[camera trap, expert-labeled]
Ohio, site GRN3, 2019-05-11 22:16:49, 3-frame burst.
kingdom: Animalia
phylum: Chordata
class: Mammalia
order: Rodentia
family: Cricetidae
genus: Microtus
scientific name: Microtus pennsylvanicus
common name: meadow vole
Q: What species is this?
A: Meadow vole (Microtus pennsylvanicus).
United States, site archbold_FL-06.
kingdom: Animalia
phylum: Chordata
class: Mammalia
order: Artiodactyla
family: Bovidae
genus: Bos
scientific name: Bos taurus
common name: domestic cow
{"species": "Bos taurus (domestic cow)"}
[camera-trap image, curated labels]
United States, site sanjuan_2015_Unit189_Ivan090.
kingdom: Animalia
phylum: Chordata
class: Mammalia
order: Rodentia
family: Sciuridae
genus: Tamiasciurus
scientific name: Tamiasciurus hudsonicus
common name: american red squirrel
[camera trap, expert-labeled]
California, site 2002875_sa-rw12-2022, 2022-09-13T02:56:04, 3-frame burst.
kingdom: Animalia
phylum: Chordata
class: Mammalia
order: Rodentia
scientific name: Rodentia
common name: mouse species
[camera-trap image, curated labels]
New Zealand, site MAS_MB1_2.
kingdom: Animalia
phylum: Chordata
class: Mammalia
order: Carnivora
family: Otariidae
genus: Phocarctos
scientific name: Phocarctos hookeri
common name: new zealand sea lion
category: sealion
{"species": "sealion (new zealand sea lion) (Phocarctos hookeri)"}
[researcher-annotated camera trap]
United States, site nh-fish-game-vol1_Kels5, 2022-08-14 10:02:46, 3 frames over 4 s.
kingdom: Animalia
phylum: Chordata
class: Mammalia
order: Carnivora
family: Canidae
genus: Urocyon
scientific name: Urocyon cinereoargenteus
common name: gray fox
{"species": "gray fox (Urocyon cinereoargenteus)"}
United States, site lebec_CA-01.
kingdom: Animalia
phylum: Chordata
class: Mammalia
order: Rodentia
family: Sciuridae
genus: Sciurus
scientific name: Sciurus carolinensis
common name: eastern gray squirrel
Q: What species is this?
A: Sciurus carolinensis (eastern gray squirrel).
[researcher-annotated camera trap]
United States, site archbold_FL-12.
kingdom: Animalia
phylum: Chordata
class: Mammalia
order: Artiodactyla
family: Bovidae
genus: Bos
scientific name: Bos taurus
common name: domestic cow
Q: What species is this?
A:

Your goal - Retype the material above in full, with nothing altered.

Answer -
[camera trap, expert-labeled]
Ohio, site GRN3, 2019-05-11 22:16:49, 3-frame burst.
kingdom: Animalia
phylum: Chordata
class: Mammalia
order: Rodentia
family: Cricetidae
genus: Microtus
scientific name: Microtus pennsylvanicus
common name: meadow vole
Q: What species is this?
A: Meadow vole (Microtus pennsylvanicus).
United States, site archbold_FL-06.
kingdom: Animalia
phylum: Chordata
class: Mammalia
order: Artiodactyla
family: Bovidae
genus: Bos
scientific name: Bos taurus
common name: domestic cow
{"species": "Bos taurus (domestic cow)"}
[camera-trap image, curated labels]
United States, site sanjuan_2015_Unit189_Ivan090.
kingdom: Animalia
phylum: Chordata
class: Mammalia
order: Rodentia
family: Sciuridae
genus: Tamiasciurus
scientific name: Tamiasciurus hudsonicus
common name: american red squirrel
[camera trap, expert-labeled]
California, site 2002875_sa-rw12-2022, 2022-09-13T02:56:04, 3-frame burst.
kingdom: Animalia
phylum: Chordata
class: Mammalia
order: Rodentia
scientific name: Rodentia
common name: mouse species
[camera-trap image, curated labels]
New Zealand, site MAS_MB1_2.
kingdom: Animalia
phylum: Chordata
class: Mammalia
order: Carnivora
family: Otariidae
genus: Phocarctos
scientific name: Phocarctos hookeri
common name: new zealand sea lion
category: sealion
{"species": "sealion (new zealand sea lion) (Phocarctos hookeri)"}
[researcher-annotated camera trap]
United States, site nh-fish-game-vol1_Kels5, 2022-08-14 10:02:46, 3 frames over 4 s.
kingdom: Animalia
phylum: Chordata
class: Mammalia
order: Carnivora
family: Canidae
genus: Urocyon
scientific name: Urocyon cinereoargenteus
common name: gray fox
{"species": "gray fox (Urocyon cinereoargenteus)"}
United States, site lebec_CA-01.
kingdom: Animalia
phylum: Chordata
class: Mammalia
order: Rodentia
family: Sciuridae
genus: Sciurus
scientific name: Sciurus carolinensis
common name: eastern gray squirrel
Q: What species is this?
A: Sciurus carolinensis (eastern gray squirrel).
[researcher-annotated camera trap]
United States, site archbold_FL-12.
kingdom: Animalia
phylum: Chordata
class: Mammalia
order: Artiodactyla
family: Bovidae
genus: Bos
scientific name: Bos taurus
common name: domestic cow
Q: What species is this?
A:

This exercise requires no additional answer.